The fourth is to minimise his direct exposure to critical media. These include the Nine newspapers – The Age, Sydney Morning Herald and Australian Financial Review – Guardian Australia and the ABC.
The foundation on which this strategy rests is plausibility: that enough voters will believe Morrison to be trustworthy and competent.
However, mere plausibility is an unstable surface to build on. In recent months, Morrison’s has been seriously eroded.
On the question of trustworthiness, French President Emmanuel Macron said Morrison had lied to him about the cancelled submarine contract, and this was followed immediately by a cascade of further allegations that Morrison was a liar, most notably by Malcolm Turnbull, who said he had a reputation for dishonesty.
On the question of competence, Morrison now finds himself jammed between his political need to consign COVID to the past, and the reality of the Omicron wave. It is not going well.
As cases exploded across the country over Christmas and New Year, he persisted with his push for eased restrictions. His line was faithfully delivered for him by The Australian newspaper. On successive days – December 30 and 31 – it ran page-one banner headlines such as: “PM’s plea: set the people free”.
For a few days he went quiet.
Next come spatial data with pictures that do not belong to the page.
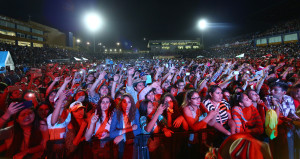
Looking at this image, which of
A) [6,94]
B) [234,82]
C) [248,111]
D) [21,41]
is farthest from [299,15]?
[21,41]

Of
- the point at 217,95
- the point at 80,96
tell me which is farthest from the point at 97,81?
the point at 217,95

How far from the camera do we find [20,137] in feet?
8.42

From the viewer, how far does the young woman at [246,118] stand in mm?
2953

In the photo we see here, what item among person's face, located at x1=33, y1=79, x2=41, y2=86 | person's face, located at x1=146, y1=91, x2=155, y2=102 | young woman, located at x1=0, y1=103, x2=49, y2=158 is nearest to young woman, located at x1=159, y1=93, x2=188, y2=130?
person's face, located at x1=146, y1=91, x2=155, y2=102

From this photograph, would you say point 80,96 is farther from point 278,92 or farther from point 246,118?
point 278,92

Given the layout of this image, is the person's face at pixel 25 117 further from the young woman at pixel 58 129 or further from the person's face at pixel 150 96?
the person's face at pixel 150 96

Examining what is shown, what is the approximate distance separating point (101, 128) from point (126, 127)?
1.38ft

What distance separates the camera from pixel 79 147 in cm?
272

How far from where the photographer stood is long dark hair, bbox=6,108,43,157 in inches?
98.5

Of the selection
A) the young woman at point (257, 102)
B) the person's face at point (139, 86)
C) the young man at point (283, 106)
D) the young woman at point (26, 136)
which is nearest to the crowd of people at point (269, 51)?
the young man at point (283, 106)

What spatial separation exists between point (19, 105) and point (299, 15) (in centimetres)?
6026

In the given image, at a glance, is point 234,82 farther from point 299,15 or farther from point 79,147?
point 299,15

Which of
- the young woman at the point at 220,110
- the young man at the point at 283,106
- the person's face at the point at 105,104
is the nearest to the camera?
the young man at the point at 283,106

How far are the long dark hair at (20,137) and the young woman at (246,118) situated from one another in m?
3.26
Then, on January 3, he stuck his head above the parapet to tell viewers of Seven’s Sunrise program that the government would not be supplying free rapid antigen test kits to everyone because “we just can’t go round and make everything free”.
This prompted an avalanche of criticism, including from News Corp’s news.com.au. Commissioning editor Riah Matthews, who published a scathing opinion piece saying it showed how out of touch Morrison was with “hardworking everyday Australians”.
Two days later, Morrison sought to hose down this criticism by leaking a proposal, subsequently adopted by national cabinet, for disadvantaged groups in the community to be given free rapid antigen tests.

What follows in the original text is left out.